So much is made of teenage angst that we forget that childhood can be pretty angsty itself. The scrutiny of unfamiliar kids on the playground, the betrayal of friends who’ve transferred their loyalties to some mystery boy who just moved in down the block felt like the whole world had come apart at the seams and there was no way anything would be right ever again.
Mylan Nguyen remembers, and moreover she gets them both. In those days hopped up on Kool Aid, there was usually only one option available, the flight response, usually accompanied by copious tears. In the drawing above we also get the “and I’m taking my toys with me” declaration, which was hoped would raise the stakes, depending on the attachment value of the toy in question. All was lost, but even then we realized a bit of coercion in the midst of our strategic withdrawal certainly couldn’t hurt.
88point5 which is featuring Nguyen’s work this month is an interesting new venue that resides only in cyberspace. The brain child of Gallery 1988 owners Jensen Karp and Katie Cromwell, the site was created to resolve a problem they saw in typical gallery schedules. Since shows at brick and mortar operations were being booked so far in advance, they feared that promising artists would be overlooked or have to wait years to get any kind of exposure.
Thus, each month they’ve been showcasing the work of a new individual, offering their work at unbelievably tempting prices.
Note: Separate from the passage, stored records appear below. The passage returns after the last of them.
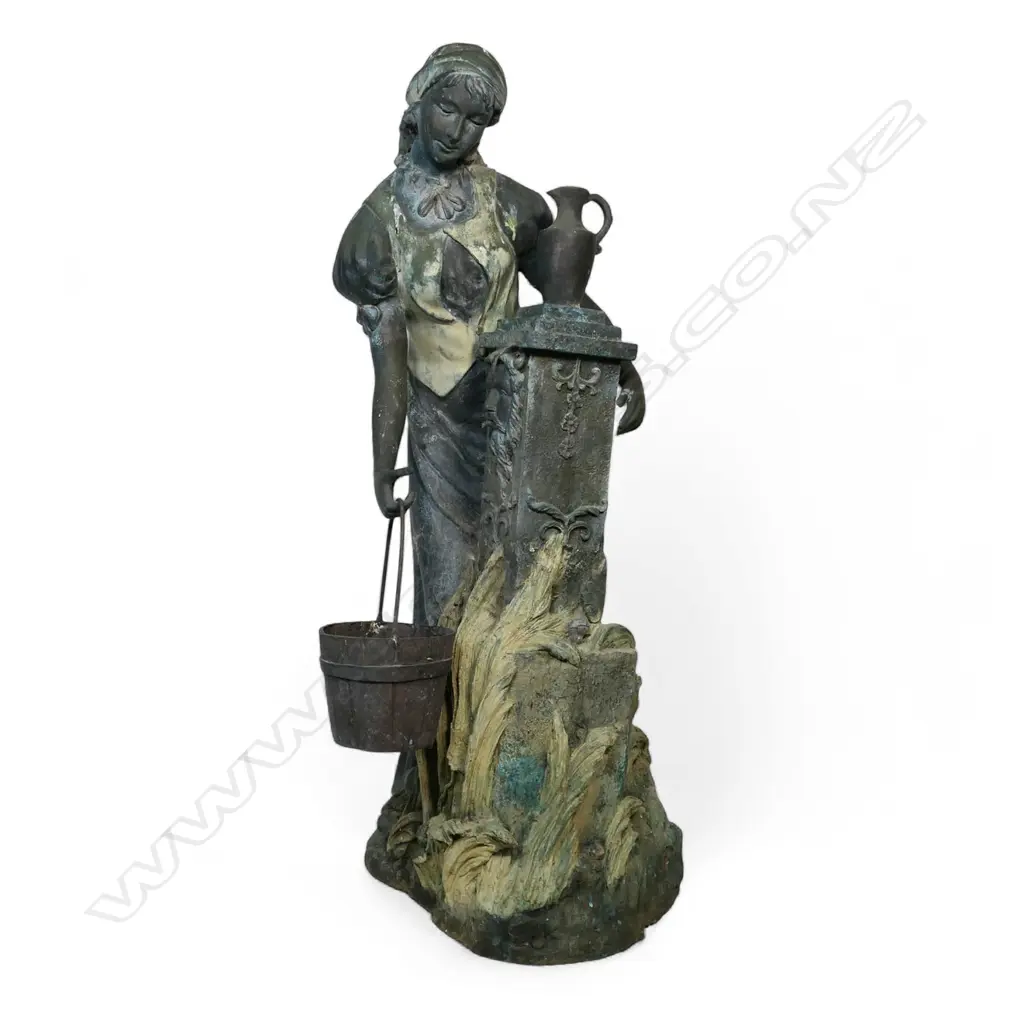 A large and impressive bronze sculpture of the water girl, Image 1++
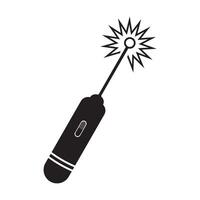 Laser pointer icon vector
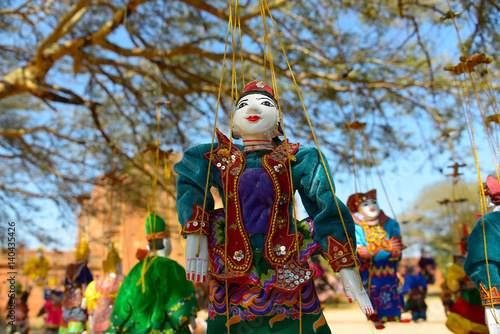 Myanmar small pippet. The traditional Myanmar doll. 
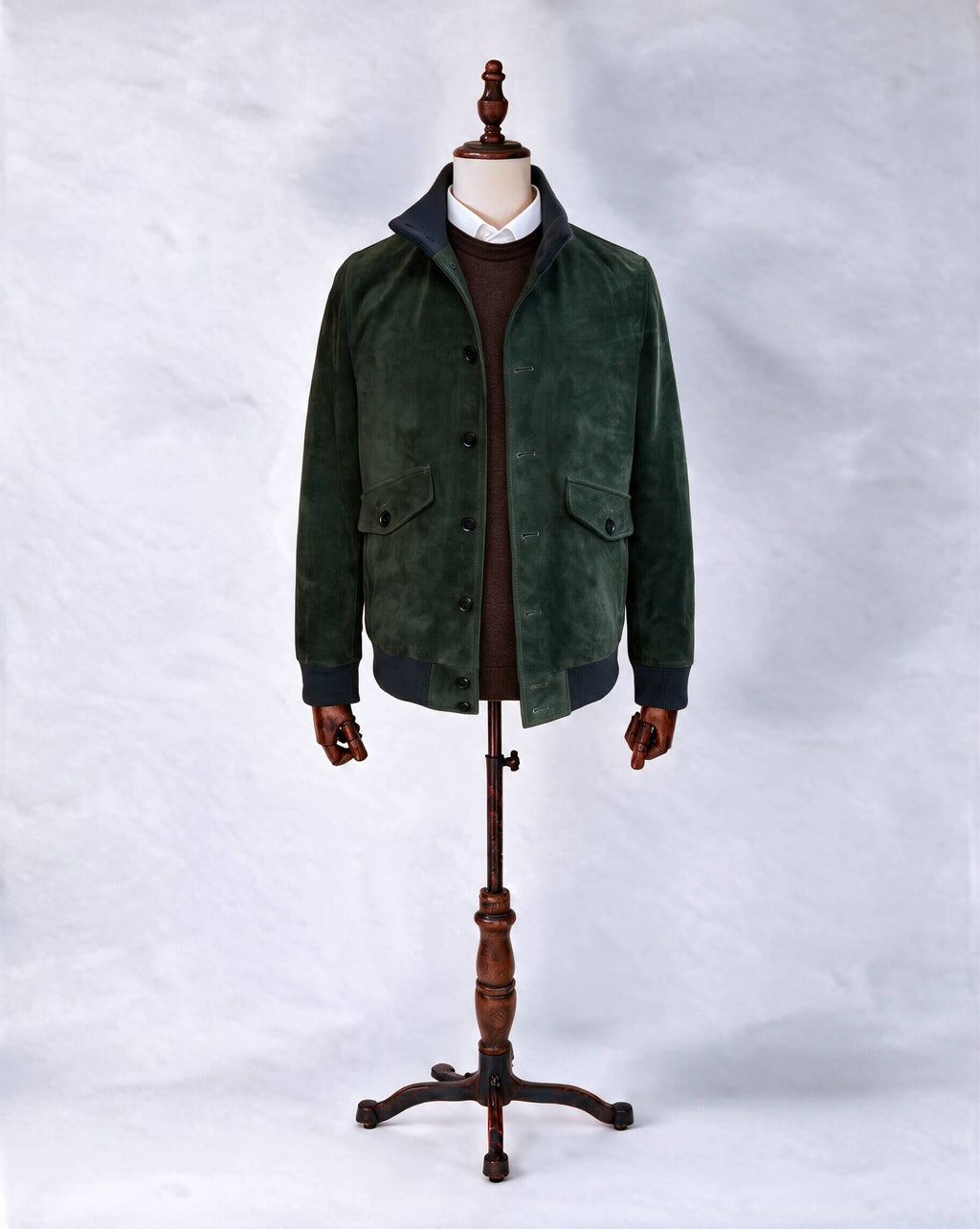 Suede Bomber Jacket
Nguyen mentions in her bio that she wants to “tell a million zillion little stories through my art before I die,” and it’s this aspect that I find really appealing in her drawings. The characters compel you to work up impromptu histories in your head, the situations suggest more to come (how long will that cat stare at the bird before the inevitable happens in Strawberry Dress?). Just as Taking the Baby sums up our childhood insecurities so well, Hate You is the perfect representation of the teen years, when our emotional responses reach elemental proportions.